▸ DOCUMENT TEXT:
☆ ☆ ☆

[MRG] Improve gromov doc and address convention issues (#497)

* fix gromov doc

* fix pep8 + update RELEASE

* improve doc

* merge

---------

Co-authored-by: Rémi Flamary <[email protected]>

Author: cedricvincentcuaz

RELEASES.md

@@ -33,6 +33,7 @@ Many other bugs and issues have been fixed and we want to thank all the contribu
 
 #### Closed issues
 
+- Fix gromov conventions (PR #497)
 - Fix change in scipy API for `cdist` (PR #487)
 - More permissive check_backend (PR #494)
 - Fix circleci-redirector action and codecov (PR #460)

ot/gromov/_bregman.py

@@ -225,8 +225,8 @@ def entropic_gromov_wasserstein2(
         C1, C2, p=None, q=None, loss_fun='square_loss', epsilon=0.1, symmetric=None, G0=None, max_iter=1000,
         tol=1e-9, solver='PGD', warmstart=False, verbose=False, log=False, **kwargs):
     r"""
-    Returns the Gromov-Wasserstein discrepancy between :math:`(\mathbf{C_1}, \mathbf{p})` and :math:`(\mathbf{C_2}, \mathbf{q})`
-    estimated using Sinkhorn projections.
+    Returns the Gromov-Wasserstein loss :math:`\mathbf{GW}` between :math:`(\mathbf{C_1}, \mathbf{p})` and :math:`(\mathbf{C_2}, \mathbf{q})`
+    estimated using Sinkhorn projections. To recover the Gromov-Wasserstein distance as defined in [13] compute :math:`d_{GW} = \frac{1}{2} \sqrt{\mathbf{GW}}`.

☆ ☆ ☆

▸ RECORDS PROVIDED:
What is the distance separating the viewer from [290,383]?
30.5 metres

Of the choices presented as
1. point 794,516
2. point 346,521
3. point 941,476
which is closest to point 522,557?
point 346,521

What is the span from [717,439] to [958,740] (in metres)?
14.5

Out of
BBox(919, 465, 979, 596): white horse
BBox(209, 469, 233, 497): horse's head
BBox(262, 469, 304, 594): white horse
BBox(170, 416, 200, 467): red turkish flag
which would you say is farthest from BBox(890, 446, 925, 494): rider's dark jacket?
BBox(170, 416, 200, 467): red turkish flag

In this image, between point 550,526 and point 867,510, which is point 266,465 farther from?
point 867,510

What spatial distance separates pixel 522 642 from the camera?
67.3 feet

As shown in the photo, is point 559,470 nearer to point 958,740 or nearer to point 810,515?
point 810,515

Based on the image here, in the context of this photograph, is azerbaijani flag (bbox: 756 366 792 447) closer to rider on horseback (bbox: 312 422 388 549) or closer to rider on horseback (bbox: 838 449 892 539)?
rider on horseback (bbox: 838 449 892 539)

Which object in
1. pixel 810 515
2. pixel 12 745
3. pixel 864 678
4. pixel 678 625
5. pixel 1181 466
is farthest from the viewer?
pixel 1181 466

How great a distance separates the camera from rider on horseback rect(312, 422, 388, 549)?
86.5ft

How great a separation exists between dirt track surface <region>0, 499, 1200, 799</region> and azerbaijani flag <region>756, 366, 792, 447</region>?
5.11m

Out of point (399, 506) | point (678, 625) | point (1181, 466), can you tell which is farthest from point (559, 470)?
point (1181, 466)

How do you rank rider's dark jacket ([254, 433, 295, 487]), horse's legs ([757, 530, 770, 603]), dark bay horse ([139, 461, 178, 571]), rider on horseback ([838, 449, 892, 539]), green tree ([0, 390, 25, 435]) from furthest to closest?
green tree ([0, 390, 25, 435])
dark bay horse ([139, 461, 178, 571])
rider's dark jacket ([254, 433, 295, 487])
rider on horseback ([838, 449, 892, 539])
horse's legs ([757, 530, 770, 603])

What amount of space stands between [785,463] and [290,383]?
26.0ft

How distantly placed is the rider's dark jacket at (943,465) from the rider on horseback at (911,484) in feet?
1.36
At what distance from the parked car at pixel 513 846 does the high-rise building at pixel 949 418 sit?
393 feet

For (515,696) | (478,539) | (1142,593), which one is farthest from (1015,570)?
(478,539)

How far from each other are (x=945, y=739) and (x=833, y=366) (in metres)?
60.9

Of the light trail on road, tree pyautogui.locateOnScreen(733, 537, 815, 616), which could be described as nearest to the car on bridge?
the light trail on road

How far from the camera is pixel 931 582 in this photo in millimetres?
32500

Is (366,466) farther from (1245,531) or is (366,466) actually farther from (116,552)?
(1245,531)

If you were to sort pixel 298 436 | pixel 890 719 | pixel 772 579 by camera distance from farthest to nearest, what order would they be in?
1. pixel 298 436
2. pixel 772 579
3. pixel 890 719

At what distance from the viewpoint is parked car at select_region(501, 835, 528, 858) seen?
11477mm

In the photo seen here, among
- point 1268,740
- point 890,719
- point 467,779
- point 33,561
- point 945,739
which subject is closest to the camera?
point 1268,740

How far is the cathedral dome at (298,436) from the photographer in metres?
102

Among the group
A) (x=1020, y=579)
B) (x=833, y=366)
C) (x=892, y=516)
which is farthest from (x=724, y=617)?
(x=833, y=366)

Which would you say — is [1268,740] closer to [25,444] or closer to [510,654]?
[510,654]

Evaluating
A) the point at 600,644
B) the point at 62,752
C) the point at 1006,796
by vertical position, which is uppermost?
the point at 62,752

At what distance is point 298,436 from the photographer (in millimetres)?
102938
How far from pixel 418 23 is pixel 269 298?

☆ ☆ ☆

▸ TASK REQUIREMENTS:
• A. Answer these from the Gromov documentation commit:
(i) Which PR number is listed for the fix to the change in scipy API for `cdist`?
(ii) What default value does `epsilon` take in `entropic_gromov_wasserstein2`?
(iii) According to the added docstring line, how is the Gromov-Wasserstein distance as defined in [13] recovered from the loss?
• B. Write the next part of the Gromov documentation commit, picking up after its last line.

▸ ANSWERS PER TASK:
• A.
(i) PR #487
(ii) 0.1
(iii) By computing d_GW = ½ √GW, one half of the square root of the Gromov-Wasserstein loss GW.

• B.
 
     If `solver="PGD"`, the function solves the following entropic-regularized
     Gromov-Wasserstein optimization problem using Projected Gradient Descent [12]:
@@ -351,7 +351,7 @@ def entropic_gromov_barycenters(
 
     .. math::
 
-        \mathbf{C} = \mathop{\arg \min}_{\mathbf{C}\in \mathbb{R}^{N \times N}} \quad \sum_s \lambda_s \mathrm{GW}(\mathbf{C}, \mathbf{C}_s, \mathbf{p}, \mathbf{p}_s)
+        \mathbf{C}^* = \mathop{\arg \min}_{\mathbf{C}\in \mathbb{R}^{N \times N}} \quad \sum_s \lambda_s \mathrm{GW}(\mathbf{C}, \mathbf{C}_s, \mathbf{p}, \mathbf{p}_s)
 
     Where :
 
@@ -700,7 +700,7 @@ def entropic_fused_gromov_wasserstein2(
         symmetric=None, alpha=0.5, G0=None, max_iter=1000, tol=1e-9,
         solver='PGD', warmstart=False, verbose=False, log=False, **kwargs):
     r"""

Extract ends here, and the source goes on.